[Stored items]
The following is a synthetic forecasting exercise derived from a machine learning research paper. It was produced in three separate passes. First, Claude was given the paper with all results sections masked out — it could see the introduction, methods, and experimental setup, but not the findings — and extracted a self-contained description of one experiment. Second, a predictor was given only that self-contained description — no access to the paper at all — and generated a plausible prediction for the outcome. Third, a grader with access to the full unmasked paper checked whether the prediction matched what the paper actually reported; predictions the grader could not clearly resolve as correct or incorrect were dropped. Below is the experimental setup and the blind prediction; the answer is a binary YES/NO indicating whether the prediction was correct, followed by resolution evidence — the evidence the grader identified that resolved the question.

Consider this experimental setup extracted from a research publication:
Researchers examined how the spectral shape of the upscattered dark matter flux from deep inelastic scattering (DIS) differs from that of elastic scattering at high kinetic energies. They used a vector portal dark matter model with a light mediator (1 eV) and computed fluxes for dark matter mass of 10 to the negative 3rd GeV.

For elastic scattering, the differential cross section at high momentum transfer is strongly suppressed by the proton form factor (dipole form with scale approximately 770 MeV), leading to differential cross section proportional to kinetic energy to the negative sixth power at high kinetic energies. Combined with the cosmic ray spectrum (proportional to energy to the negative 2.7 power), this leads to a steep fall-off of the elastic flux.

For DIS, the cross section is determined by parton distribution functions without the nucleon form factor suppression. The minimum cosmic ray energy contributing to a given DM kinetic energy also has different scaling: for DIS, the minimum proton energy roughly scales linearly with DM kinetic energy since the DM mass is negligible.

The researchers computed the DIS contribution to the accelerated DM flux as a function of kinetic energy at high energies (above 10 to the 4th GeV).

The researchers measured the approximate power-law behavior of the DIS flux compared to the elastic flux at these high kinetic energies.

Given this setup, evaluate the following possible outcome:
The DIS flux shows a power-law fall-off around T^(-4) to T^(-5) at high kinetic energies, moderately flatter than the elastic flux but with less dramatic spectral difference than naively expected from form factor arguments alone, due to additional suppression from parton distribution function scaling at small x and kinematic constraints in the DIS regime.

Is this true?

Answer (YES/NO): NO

### EXERCISE DETAILS
Go through the entries and repeat each one exactly.

### EXERCISE RESPONSE
The following is a synthetic forecasting exercise derived from a machine learning research paper. It was produced in three separate passes. First, Claude was given the paper with all results sections masked out — it could see the introduction, methods, and experimental setup, but not the findings — and extracted a self-contained description of one experiment. Second, a predictor was given only that self-contained description — no access to the paper at all — and generated a plausible prediction for the outcome. Third, a grader with access to the full unmasked paper checked whether the prediction matched what the paper actually reported; predictions the grader could not clearly resolve as correct or incorrect were dropped. Below is the experimental setup and the blind prediction; the answer is a binary YES/NO indicating whether the prediction was correct, followed by resolution evidence — the evidence the grader identified that resolved the question.

Consider this experimental setup extracted from a research publication:
Researchers examined how the spectral shape of the upscattered dark matter flux from deep inelastic scattering (DIS) differs from that of elastic scattering at high kinetic energies. They used a vector portal dark matter model with a light mediator (1 eV) and computed fluxes for dark matter mass of 10 to the negative 3rd GeV.

For elastic scattering, the differential cross section at high momentum transfer is strongly suppressed by the proton form factor (dipole form with scale approximately 770 MeV), leading to differential cross section proportional to kinetic energy to the negative sixth power at high kinetic energies. Combined with the cosmic ray spectrum (proportional to energy to the negative 2.7 power), this leads to a steep fall-off of the elastic flux.

For DIS, the cross section is determined by parton distribution functions without the nucleon form factor suppression. The minimum cosmic ray energy contributing to a given DM kinetic energy also has different scaling: for DIS, the minimum proton energy roughly scales linearly with DM kinetic energy since the DM mass is negligible.

The researchers computed the DIS contribution to the accelerated DM flux as a function of kinetic energy at high energies (above 10 to the 4th GeV).

The researchers measured the approximate power-law behavior of the DIS flux compared to the elastic flux at these high kinetic energies.

Given this setup, evaluate the following possible outcome:
The DIS flux shows a power-law fall-off around T^(-4) to T^(-5) at high kinetic energies, moderately flatter than the elastic flux but with less dramatic spectral difference than naively expected from form factor arguments alone, due to additional suppression from parton distribution function scaling at small x and kinematic constraints in the DIS regime.

Is this true?

Answer (YES/NO): NO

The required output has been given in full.